Finite time blow up for a
Navier-Stokes like equation

Stephen Montgomery-Smith¹
Department of Mathematics
University of Missouri
Columbia, MO 65211
stephen@math.missouri.edu
http://faculty.missouri.edu/~stephen

Abstract:

We consider an equation similar to the Navier-Stokes equation. We show that there is initial data that exists in every Triebel-Lizorkin or Besov space (and hence in every Lebesgue and Sobolev space), such that after a finite time, the solution is in no Triebel-Lizorkin or Besov space (and hence in no Lebesgue or Sobolev space). The purpose is to show the limitations of the so called semigroup method for the Navier-Stokes equation. We also consider the possibility of existence of solutions with initial data in the Besov space $\dot B^{-1,\infty}_\infty$. We give initial data in this space for which there is no reasonable solution for the Navier-Stokes like equation.

Keywords: Navier-Stokes equation, semigroup, fixed point method, Triebel-Lizorkin space, Besov space.

A.M.S. Classification (2000): Primary 35Q30, 46E35; Secondary 34G20, 37L05, 47D06, 47H10.
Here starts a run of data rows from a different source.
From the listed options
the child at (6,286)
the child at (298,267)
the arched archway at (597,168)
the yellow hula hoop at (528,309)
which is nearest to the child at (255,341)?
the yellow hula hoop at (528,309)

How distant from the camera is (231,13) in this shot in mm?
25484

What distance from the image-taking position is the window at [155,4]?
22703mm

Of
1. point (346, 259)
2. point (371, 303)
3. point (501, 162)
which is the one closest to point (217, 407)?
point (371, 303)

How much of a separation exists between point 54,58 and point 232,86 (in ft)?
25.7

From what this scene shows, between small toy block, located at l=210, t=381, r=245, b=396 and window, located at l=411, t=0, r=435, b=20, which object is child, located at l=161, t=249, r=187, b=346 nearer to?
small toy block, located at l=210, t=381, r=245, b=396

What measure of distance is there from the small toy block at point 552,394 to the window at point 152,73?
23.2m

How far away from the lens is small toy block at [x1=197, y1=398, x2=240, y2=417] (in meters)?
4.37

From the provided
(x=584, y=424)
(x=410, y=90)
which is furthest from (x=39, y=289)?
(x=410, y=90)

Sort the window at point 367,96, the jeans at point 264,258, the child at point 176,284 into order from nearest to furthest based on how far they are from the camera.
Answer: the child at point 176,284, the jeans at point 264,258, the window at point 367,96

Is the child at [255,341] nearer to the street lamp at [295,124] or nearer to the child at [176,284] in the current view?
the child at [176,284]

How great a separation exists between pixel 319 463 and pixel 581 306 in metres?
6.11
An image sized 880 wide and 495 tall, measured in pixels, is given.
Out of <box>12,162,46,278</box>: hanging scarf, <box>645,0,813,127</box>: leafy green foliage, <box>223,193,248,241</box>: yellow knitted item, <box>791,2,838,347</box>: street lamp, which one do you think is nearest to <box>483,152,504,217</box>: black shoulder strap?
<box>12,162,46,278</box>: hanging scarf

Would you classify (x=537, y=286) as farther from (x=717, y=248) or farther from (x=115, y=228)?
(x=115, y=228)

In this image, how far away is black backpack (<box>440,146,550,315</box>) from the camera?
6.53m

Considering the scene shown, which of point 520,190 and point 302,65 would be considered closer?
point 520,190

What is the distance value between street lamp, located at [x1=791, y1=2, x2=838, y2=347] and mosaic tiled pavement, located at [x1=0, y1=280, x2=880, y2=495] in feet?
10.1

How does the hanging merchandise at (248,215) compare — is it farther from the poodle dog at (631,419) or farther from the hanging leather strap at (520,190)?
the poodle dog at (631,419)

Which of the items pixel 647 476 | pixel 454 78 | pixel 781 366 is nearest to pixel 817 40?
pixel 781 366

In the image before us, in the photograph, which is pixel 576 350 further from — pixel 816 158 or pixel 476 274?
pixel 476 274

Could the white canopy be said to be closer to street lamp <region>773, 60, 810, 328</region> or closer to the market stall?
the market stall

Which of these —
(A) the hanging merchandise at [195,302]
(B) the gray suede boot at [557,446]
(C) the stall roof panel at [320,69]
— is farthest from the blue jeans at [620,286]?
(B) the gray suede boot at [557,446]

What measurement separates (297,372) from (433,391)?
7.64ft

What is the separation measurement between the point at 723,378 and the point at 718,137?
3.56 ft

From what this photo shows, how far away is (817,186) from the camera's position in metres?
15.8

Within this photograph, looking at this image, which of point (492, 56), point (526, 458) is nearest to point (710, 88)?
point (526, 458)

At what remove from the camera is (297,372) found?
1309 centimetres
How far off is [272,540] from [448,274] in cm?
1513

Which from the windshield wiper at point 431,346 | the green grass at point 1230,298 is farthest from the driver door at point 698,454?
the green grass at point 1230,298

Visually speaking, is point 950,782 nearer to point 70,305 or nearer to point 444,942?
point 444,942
In this paper, we consider a simplified model for the Navier-Stokes equation -- what we call the cheap Navier-Stokes equation. For this equation, we show that for sufficiently large initial data, that we get blow up in finite time. The purpose of this is not to indicate the possibility that the Navier-Stokes equation might blow up in finite time -- indeed the author strongly believes the opposite. Rather, the purpose of this paper is to show limitations in some of the methods used in studying the Navier-Stokes equation.

Let us consider the following version of the Navier-Stokes equation:

$$\frac{\partial u}{\partial t} = \Delta u - P(\div (u \otimes u)),$$

where $t \mapsto u_t$ is an ${\mathbb{R}}^n$ valued function, or tempered distribution, on ${\mathbb{R}}^n$. Here $P$ denotes the Leray projection that takes a vector field to its divergence free part. A tremendous amount of work has been done on the very hard problem of determining if the solutions exist, if they are unique, and to which spaces they belong. One approach, the one we consider in this paper, is to consider mild solutions using what is often called the semigroup approach. This is described in [Ca1], and is used in many papers, for example, [FK], [K], [GM], [KT]. An example of this kind of result is that due to Kato [K], who showed that if $u_0 \in L_n({\mathbb{R}}^n)^n$, then there is a solution $u \in C([0,T],(L_n({\mathbb{R}}^n))^n)$ if either $T=T(u_0)$ is sufficiently small and ${\mathopen\Vert u_0\mathclose\Vert}_{L_n}$ is arbitrary or ${\mathopen\Vert u_0\mathclose\Vert}_{L_n}$ is small and $T=\infty$.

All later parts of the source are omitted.